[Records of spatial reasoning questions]
/---
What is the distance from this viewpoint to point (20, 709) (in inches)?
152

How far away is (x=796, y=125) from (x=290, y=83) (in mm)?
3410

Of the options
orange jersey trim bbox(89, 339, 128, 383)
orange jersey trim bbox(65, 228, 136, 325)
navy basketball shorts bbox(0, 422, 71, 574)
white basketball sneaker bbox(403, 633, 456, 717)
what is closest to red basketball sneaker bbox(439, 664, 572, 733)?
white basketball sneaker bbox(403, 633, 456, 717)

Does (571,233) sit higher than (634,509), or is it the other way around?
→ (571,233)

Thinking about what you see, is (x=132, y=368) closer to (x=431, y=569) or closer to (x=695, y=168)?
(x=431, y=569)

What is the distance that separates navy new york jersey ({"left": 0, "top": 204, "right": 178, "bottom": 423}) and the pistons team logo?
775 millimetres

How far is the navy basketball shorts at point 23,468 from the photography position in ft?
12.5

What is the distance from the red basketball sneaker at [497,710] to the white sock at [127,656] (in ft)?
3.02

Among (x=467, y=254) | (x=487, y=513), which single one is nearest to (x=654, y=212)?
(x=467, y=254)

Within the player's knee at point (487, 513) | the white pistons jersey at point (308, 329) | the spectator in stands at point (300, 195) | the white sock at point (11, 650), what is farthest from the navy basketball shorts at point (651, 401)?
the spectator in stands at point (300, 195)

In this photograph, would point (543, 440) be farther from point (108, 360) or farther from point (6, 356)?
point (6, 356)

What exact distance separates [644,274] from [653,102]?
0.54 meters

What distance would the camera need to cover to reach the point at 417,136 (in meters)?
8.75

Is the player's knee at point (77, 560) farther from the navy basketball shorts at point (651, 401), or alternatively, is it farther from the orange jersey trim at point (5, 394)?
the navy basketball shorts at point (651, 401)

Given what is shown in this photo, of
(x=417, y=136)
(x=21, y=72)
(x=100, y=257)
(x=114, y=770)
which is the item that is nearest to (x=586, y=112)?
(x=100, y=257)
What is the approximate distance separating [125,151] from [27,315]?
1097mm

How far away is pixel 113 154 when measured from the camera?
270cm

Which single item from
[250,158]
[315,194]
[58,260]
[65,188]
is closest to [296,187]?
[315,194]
\---
Lay out the records from the line with "Is the player's" through the end of the records as a Markdown table with the columns Row and Line, skipping blank lines.

| Row | Line |
|---|---|
| 1 | Is the player's knee at point (77, 560) farther from the navy basketball shorts at point (651, 401), or alternatively, is it farther from the orange jersey trim at point (5, 394)? |
| 2 | the navy basketball shorts at point (651, 401) |
| 3 | Given what is shown in this photo, of |
| 4 | (x=417, y=136) |
| 5 | (x=21, y=72) |
| 6 | (x=100, y=257) |
| 7 | (x=114, y=770) |
| 8 | which is the item that is nearest to (x=586, y=112)? |
| 9 | (x=100, y=257) |
| 10 | What is the approximate distance separating [125,151] from [27,315]? |
| 11 | 1097mm |
| 12 | How far away is pixel 113 154 when measured from the camera? |
| 13 | 270cm |
| 14 | Which single item from |
| 15 | [250,158] |
| 16 | [315,194] |
| 17 | [58,260] |
| 18 | [65,188] |
| 19 | is closest to [296,187]? |
| 20 | [315,194] |